# Türschild?



## LordXtra (27. März 2002)

Heilsa zusammen,
ich denke grade über ein Design für ein Türschild nach.
Also ich wohne in nem Mehrfamilienhaus ganz oben und wollte ein cooles Türschild machen. Einfach ausdrucken und an die Wand, nur bin ich noch am grübeln und hab momentan ne kreative Phase. Hättet ihr da ne Idee was sich da so eignen würde? Was würdet ihr machen?


----------



## nickname (27. März 2002)

Naja, ich würds klassisch machen, mit metalleffekt, halt goldenen oder silberfarbenen Verlauf und noch mit Relief oder Plastik, für den plastischen Effekt!
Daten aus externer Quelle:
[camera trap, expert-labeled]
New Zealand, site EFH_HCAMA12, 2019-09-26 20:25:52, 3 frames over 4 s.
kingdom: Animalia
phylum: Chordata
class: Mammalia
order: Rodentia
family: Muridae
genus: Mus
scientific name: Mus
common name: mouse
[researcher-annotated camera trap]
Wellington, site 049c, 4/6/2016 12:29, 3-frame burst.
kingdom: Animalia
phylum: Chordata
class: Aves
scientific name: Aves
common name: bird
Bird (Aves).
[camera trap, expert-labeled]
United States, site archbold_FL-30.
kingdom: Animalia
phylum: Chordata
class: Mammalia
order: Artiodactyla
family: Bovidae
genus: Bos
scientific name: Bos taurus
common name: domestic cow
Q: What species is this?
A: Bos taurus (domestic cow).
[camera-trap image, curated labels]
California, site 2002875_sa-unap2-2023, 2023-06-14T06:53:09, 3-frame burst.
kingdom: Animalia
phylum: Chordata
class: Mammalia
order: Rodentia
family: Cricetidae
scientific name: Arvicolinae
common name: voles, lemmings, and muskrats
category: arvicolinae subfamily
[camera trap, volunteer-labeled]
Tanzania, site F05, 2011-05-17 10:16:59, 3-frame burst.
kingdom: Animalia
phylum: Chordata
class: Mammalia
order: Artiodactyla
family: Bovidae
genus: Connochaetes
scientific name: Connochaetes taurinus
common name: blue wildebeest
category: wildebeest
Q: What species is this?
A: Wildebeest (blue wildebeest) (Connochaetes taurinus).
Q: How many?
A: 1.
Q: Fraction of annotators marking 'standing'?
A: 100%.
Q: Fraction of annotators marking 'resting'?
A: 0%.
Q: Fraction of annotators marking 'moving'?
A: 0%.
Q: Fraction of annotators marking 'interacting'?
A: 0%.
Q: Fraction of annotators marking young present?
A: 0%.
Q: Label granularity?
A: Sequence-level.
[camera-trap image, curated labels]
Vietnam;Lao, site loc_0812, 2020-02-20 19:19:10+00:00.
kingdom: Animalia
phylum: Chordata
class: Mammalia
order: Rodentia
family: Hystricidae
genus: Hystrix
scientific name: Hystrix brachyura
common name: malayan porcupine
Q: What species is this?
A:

Und die Schrauben nicht vergessen  .

Gruss nickname :| 


P.S. Das Beispiel war mal für eine Site als Button bestimmt, ist aber im Corel gemacht.


----------



## subzero (27. März 2002)

das is gut...würde es noch so ein stanzen..also die schrift........


----------



## nickname (27. März 2002)

Danke für die Lorbeeren, ein Effekt wäre erst beim onmouseover gekommen, aber der Button kam denn doch nicht zum Einsatz, aber ich heb ja alles auf, man weiss ja nie  , und so konnte ich ihn doch schnell als Beispiel mit einfügen  .

Gruss nickname :|


----------